Bring back foreach int indexes

Steven Schveighoffer schveiguy at gmail.com
Thu Nov 30 21:28:51 UTC 2023


On Thursday, 30 November 2023 at 18:26:55 UTC, Johan wrote:
>
> - What about the other integer types?  (uint, short, byte, 
> char?)

Yeah, you can use those too. I think the right answer is to 
ensure the length of the array being iterated can't exceed the 
value range of the type using an assert.

And oh god, I know we have to do `char` because "it's an integer 
too!". `bool` is also, you could do `foreach(bool idx, v; arr)`

> - What if `arr.length >= int.max` ? Does the loop become 
> infinite, or does the loop counter stay `size_t` (not 
> accessible by user) and it is cast to `int` (`idx`) upon every 
> iteration ?

I actually tested this (with `ubyte`, not `int`), and what 
happens is interesting.

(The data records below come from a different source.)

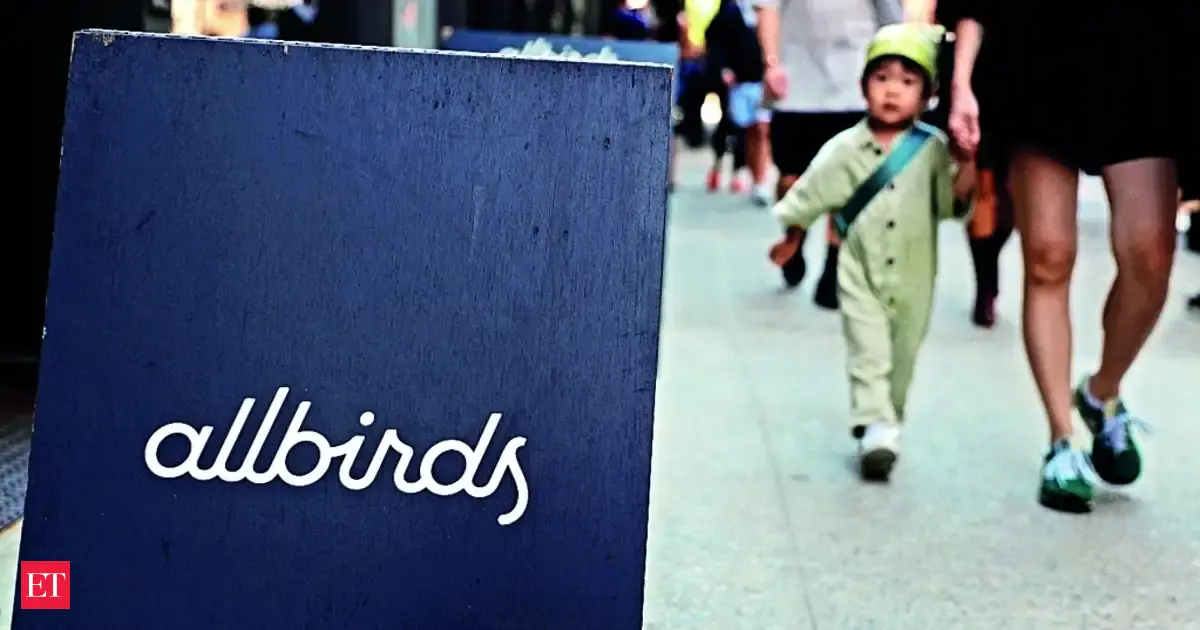 Allbirds stock price: Why is Allbirds Inc. (Nasdaq: BIRD) share price up now? Asset sale, dividend plan, convertible financing facility, funding, AI pivot, corporate identity changes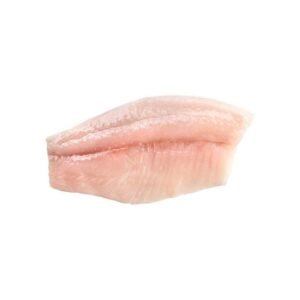 Frozen Cod Fillets (North Sea, Atlantic)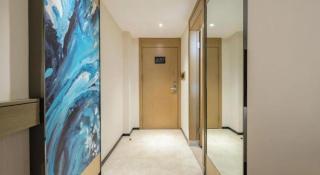 City Comfort Inn Wuzhou Municipal Government Vocational College - 2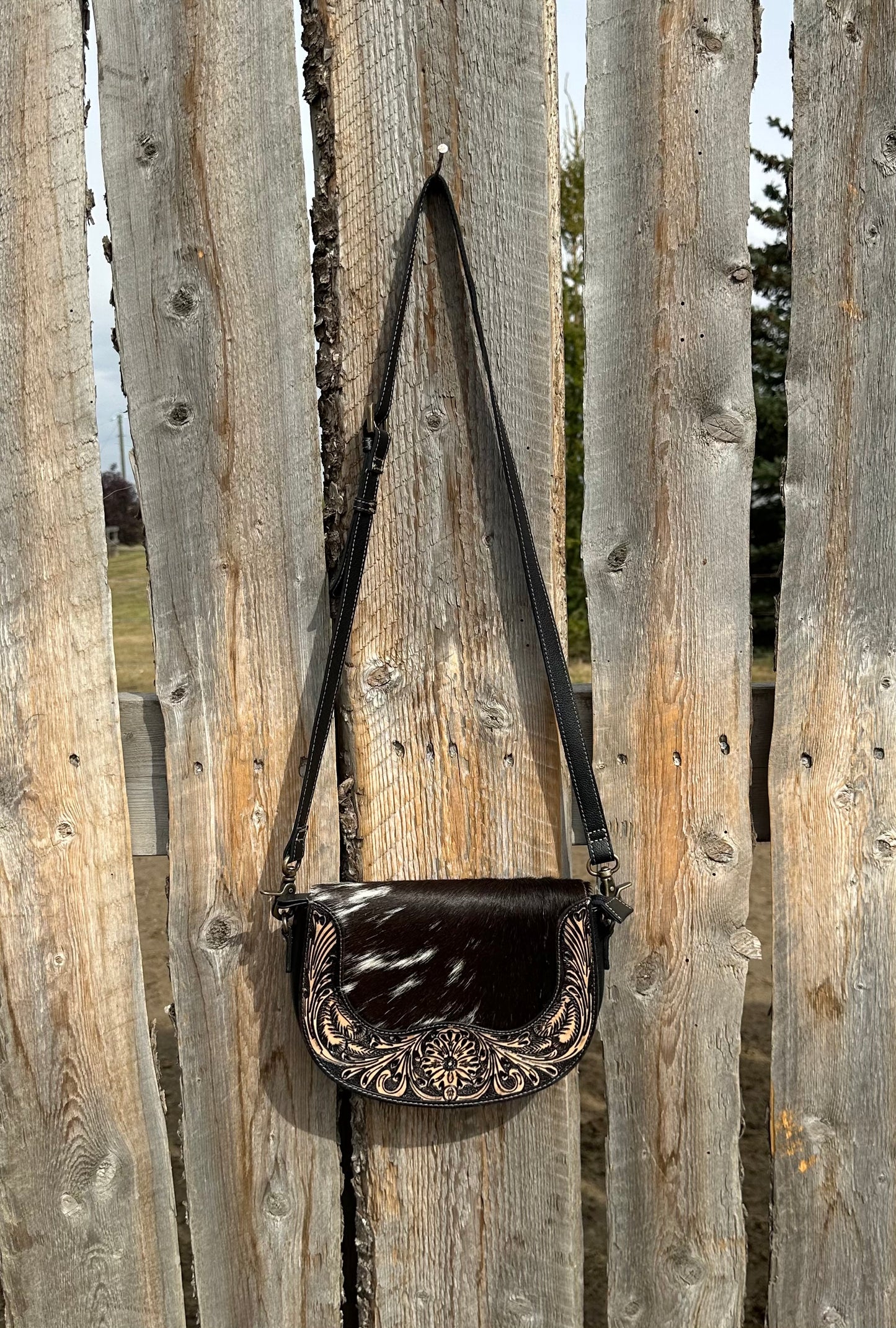 The Kian Purse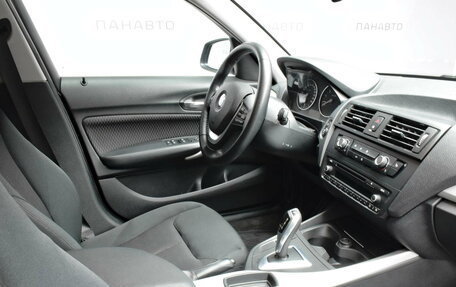 BMW 1 серия, 2011 год, 929 000 рублей, 7 фотография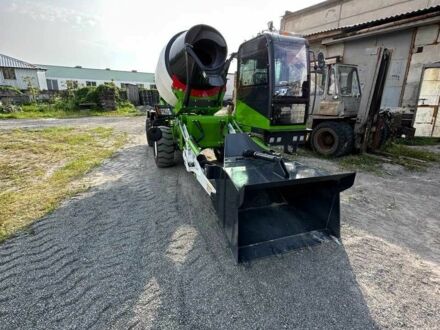 Даф 95 XF 380 2024 у Києві на Automoto.ua Даф 95 XF 380, об'ємом двигуна 12.58 л та пробігом 0 тис. км за 42900 $, фото 1 на Automoto.ua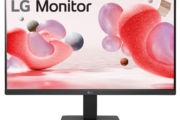 LG 24 Inch 24MR400-B.ATRQ Monitor | 1920 x 1080 | 100Hz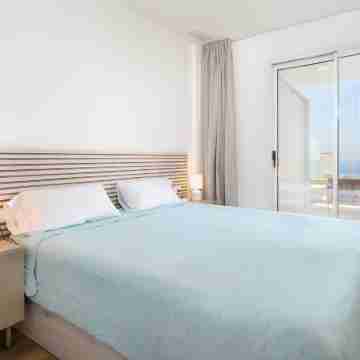 D´Mediterranea Private Pool & Sauna Rooms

You only get `length % T.max` (or 
something like that) elements.

For instance I did:

```d
foreach(ubyte idx, v; iota(270).array)
{
     writeln(idx);
}
```

and it printed 0 to 13, and was done.

So clearly it uses `ubyte` as the index for iteration, and also 
somehow converts the length to `ubyte` instead of the other way 
around.

But it doesn't use it exactly, because modifying `idx` doesn't 
change the loop. So I don't see why it uses `ubyte` for the 
actual index instead of `size_t`.

Honestly, maybe the easiest fix here is just to fix the actual 
lowering to be more sensical (I would have expected 270 
iterations with repeated indexes 0 to 13 after going through 255).